Artificial Evolution: Åke Gustafsson and the Development of Mutation Breeding
16:30 - 17:00
In the late 1920s, Åke Gustafsson and Herman Nilsson-Ehle started experiments of induced mutations at the Svalöf Plant Breeding Station in Sweden. Already in the mid-1930s, the first viable mutations appeared, and in 1940 an extended research program was set up. Gustafsson devoted much of his scientific career to mutation research. With funding granted by the Swedish government, he established a large national research group with the aim to investigate theoretical and applied aspects of induced mutations. During the 1960s, he became increasingly involved in the FAO/IAEA Joint Division. In opposition to many contemporary geneticists and plant breeders, Gustafsson never doubted the value of induced mutations for plant breeding, which according to him dealt with the artificial evolution of crop species by changing and accommodating them to human needs and demands. He was dubbed the “father of mutation breeding”. In this presentation, I will outline Gustafsson’s research on induced mutations by using Sheila Jasanoff’s concept sociotechnical imaginaries. I will argue that Gustafsson’s view on induced mutation was part of a sociotechnical imaginary in Sweden that emphasized the close links between basic research and its practical applications and the value of science for the development of society and the welfare state. This imaginary promoted the advancement of science-driven plant breeding technologies to improve crops, increase productivity and achieve national food security. During the 1960s, the sociotechnical imaginary of plant breeding was extended beyond the national borders to include the developing countries, which further stimulated Gustafsson’s engagement in the FAO/IAEA activities.

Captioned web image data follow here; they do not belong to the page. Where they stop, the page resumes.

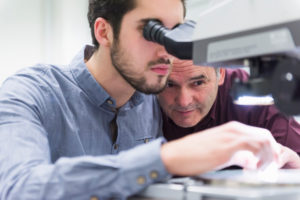 Man looking through microscope in a factory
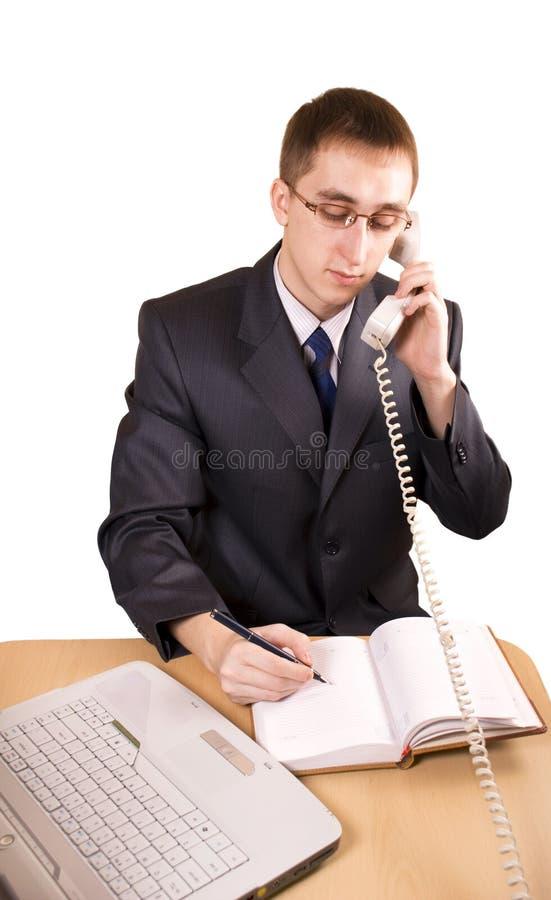 Homem de negócio que fala em um telefone foto de stock royalty free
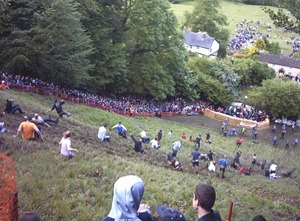 Cheese rolling! By Dave Farrance (Own work) [CC-BY-SA-3.0 (http://creativecommons.org/licenses/by-sa/3.0) or GFDL (http://www.gnu.org/copyleft/fdl.html)], via Wikimedia Commons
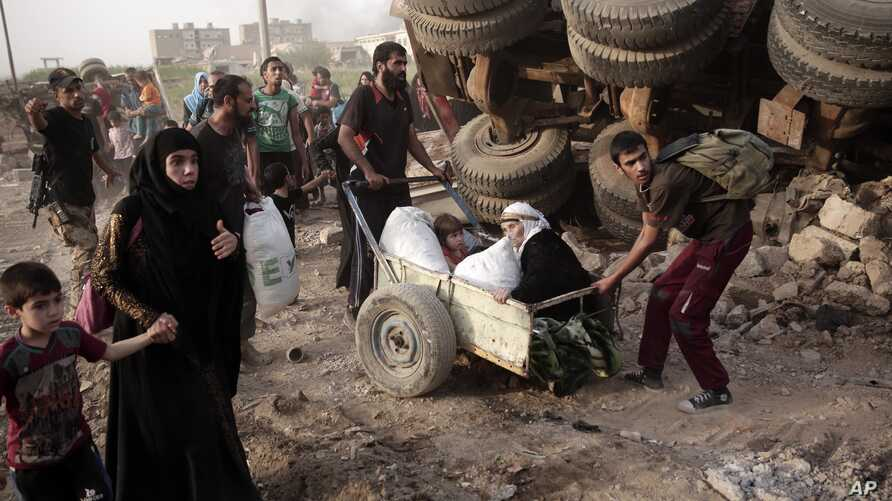 In this Wednesday, May 10, 2017 photo, an elderly woman and a child are pulled on a cart as civilians flee heavy fighting between Islamic State militants and Iraqi special forces in western Mosul, Iraq. (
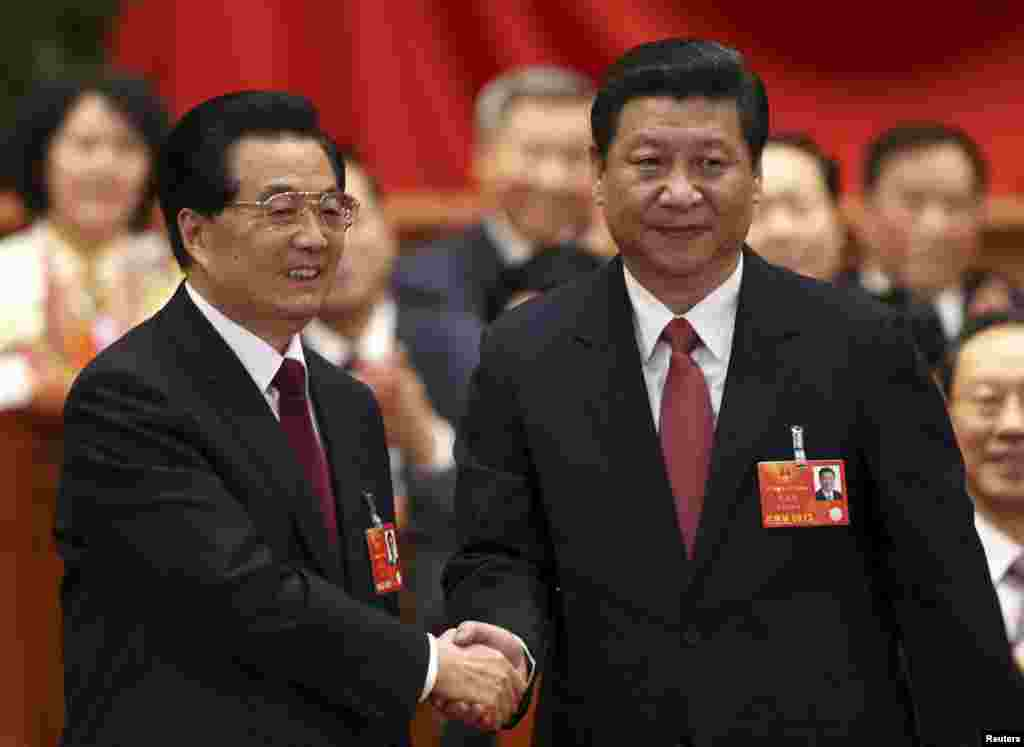 Hu Jintao shakes hands with China's newly elected President and chairman of the Central Military Commission Xi Jinping during the fourth plenary meeting of the first session of the 12th National People's Congress (NPC) in Beijing, March 14, 2013.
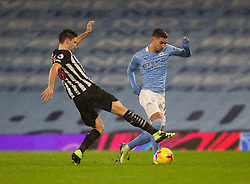 Ferran Torres of Manchester City (R) gets away from Federico Fernandez of Newcastle United - Mandatory by-line: Jack Phillips/JMP - 26/12/2020 - FOOTBALL - Etihad Stadium - Manchester, England - Manchester City v Newcastle United - English Premier League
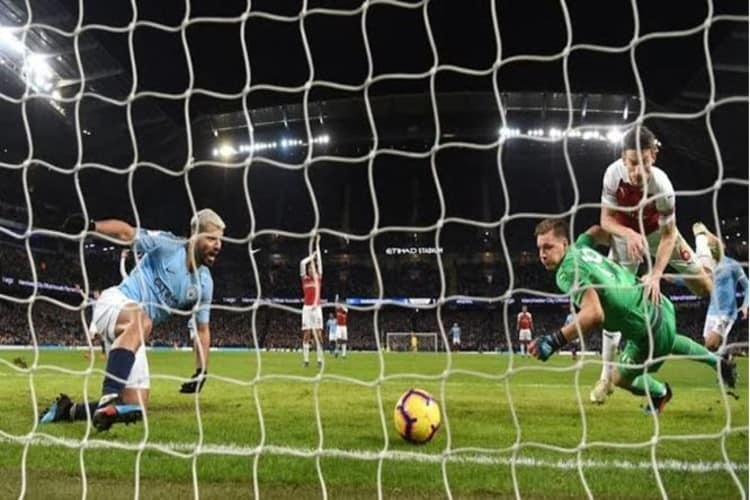 Sergio Aguero Scores a Goal Past Bernd Leno in a Match Contested Between Manchester City and Arsenal.""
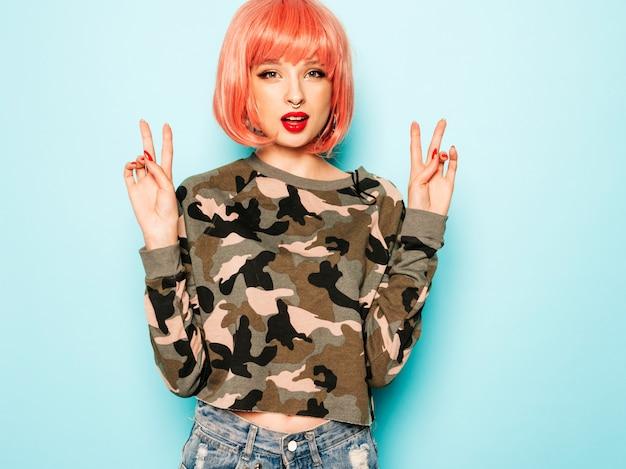 Portret van jonge mooie hipster slecht meisje in trendy jeans broek en oorbel in haar neus. sexy zorgeloos lachende vrouw poseren in studio in roze pruik. positief model plezier. toont vredesteken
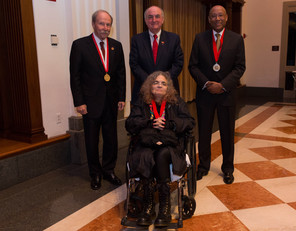 IU President Michael A. McRobbie, back center, joins medal honorees Gerald Bepko, left, David Wilkes, right, and Fedwa Malti-Douglas.
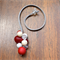 Cherry Frost resin ball necklace on adjustable suede cord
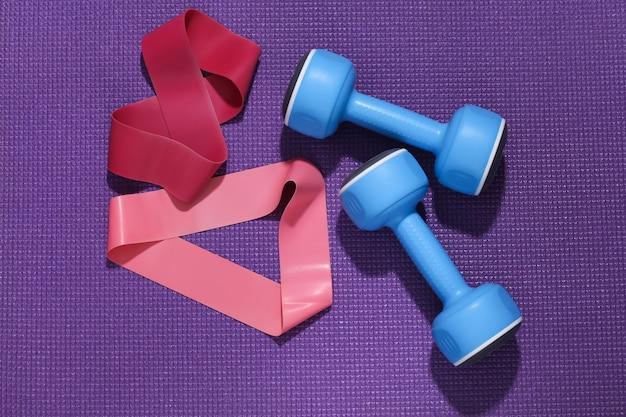 Hantle i gumki fitness na fioletowej macie sportowej. koncepcja treningu.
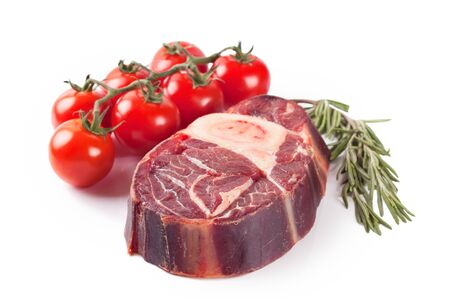 raw meat beef steak with bone, tomatoes and rosemary on white background.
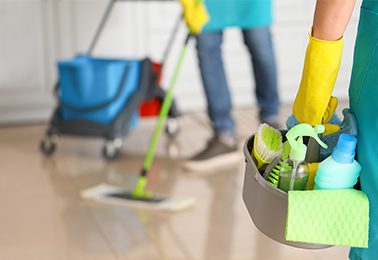 janitor with cleaning supplies in kitchen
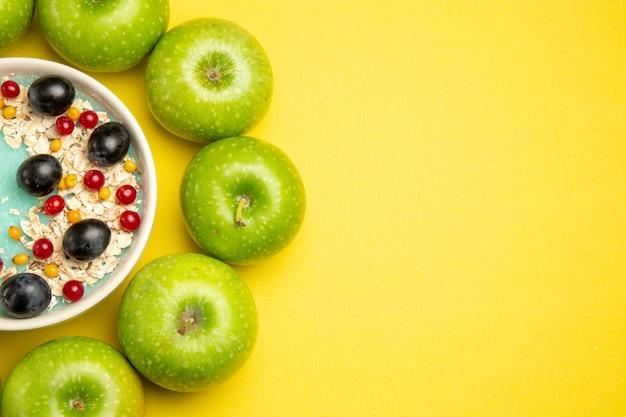 Вид сверху крупным планом ягоды аппетитные ягоды овсяные хлопья в миске зеленые яблоки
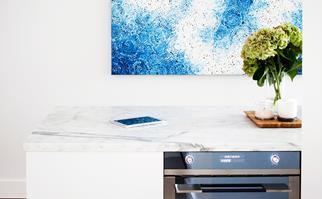 Modern built-in oven under marble kitchen bench
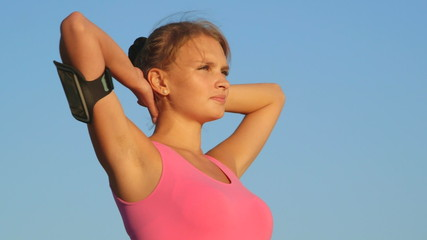 Fitness young woman looking away against sky after exercise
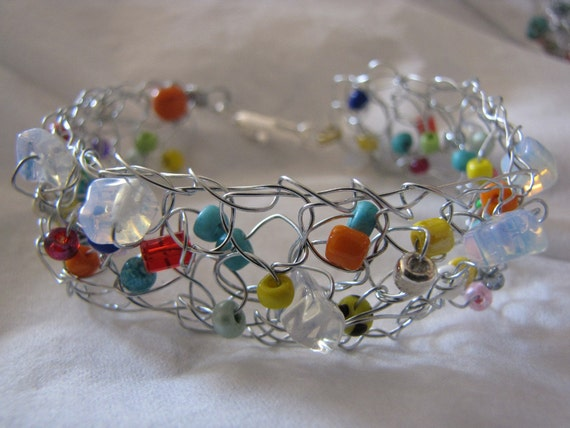 Crocheted wire bracelet multi-colored glass beads and semiprecious stones. Made to order.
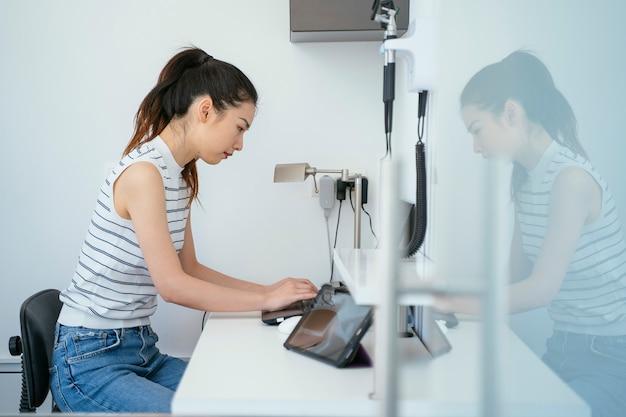 Médico chino mujer archivando archivos en la computadora del hospital. clínica veterinaria blanca limpia.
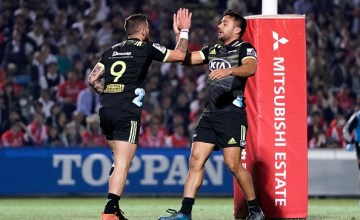 TJ Perenara and Chase Tiatia celebrate the Hurricanes' first try against the Sunwolves in Tokyo, Japan
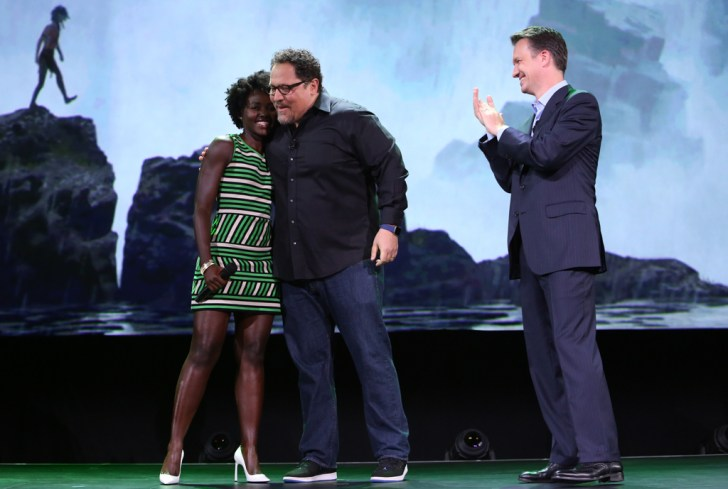 """ANAHEIM, CA - AUGUST 15: (L-R) Actress Lupita Nyong'o and director Jon Favreau of THE JUNGLE BOOK and President of Walt Disney Studios Motion Picture Production Sean Bailey took part today in """"Worlds, Galaxies, and Universes: Live Action at The Walt Disney Studios"""" presentation at Disney's D23 EXPO 2015 in Anaheim, Calif. (Photo by Jesse Grant/Getty Images for Disney) *** Local Caption *** Lupita Nyong'o; Jon Favreau; Sean Bailey"""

Semantics of Biofacts: Introducing Atomic Agriculture in Africa
17:00 - 17:30
The proposed paper will narrate the story of projects to establish nuclear techniques in agriculture, focusing in particular on Africa. It aims at exploring how arrangements of nuclear and agricultural things gave birth to a third class of objects, i.e. biofacts (irradiated organisms). The questions at stake here are firstly, whether and how irradiated organisms as biofacts acquired meaning on the basis of the competing grammars of both nuclear and agricultural systems, and secondly, to what extent biofacts (of the nuclear age) have impacted the semantics of its constituent realms (nuclear technology and agriculture). Arrangements of nuclear and agricultural things, each emerging from distinct technical and spatial contexts and each based on differing rules/principles of composition, require processes of translation and mutual adaptation, resulting in transformations such as irradiated organisms. The paper will explore how these transformations gave rise to new grammars as techniques of composition, enabling the biofacts of the nuclear age to work. This will help us to understand the success or failure of nuclear projects in agriculture because these projects will only work when they build on a new grammar that imbues agricultural biofacts with meaning and significance. The paper will first introduce the historical context and one main actor for the development of nuclear techniques in agriculture. Then, two applications – radiation breeding and the sterile insect technology – will be highlighted. Special attention will be payed to attempts to install these applications in Africa, based on sources from the IAEA, especially with respect to Ghana and Nigeria.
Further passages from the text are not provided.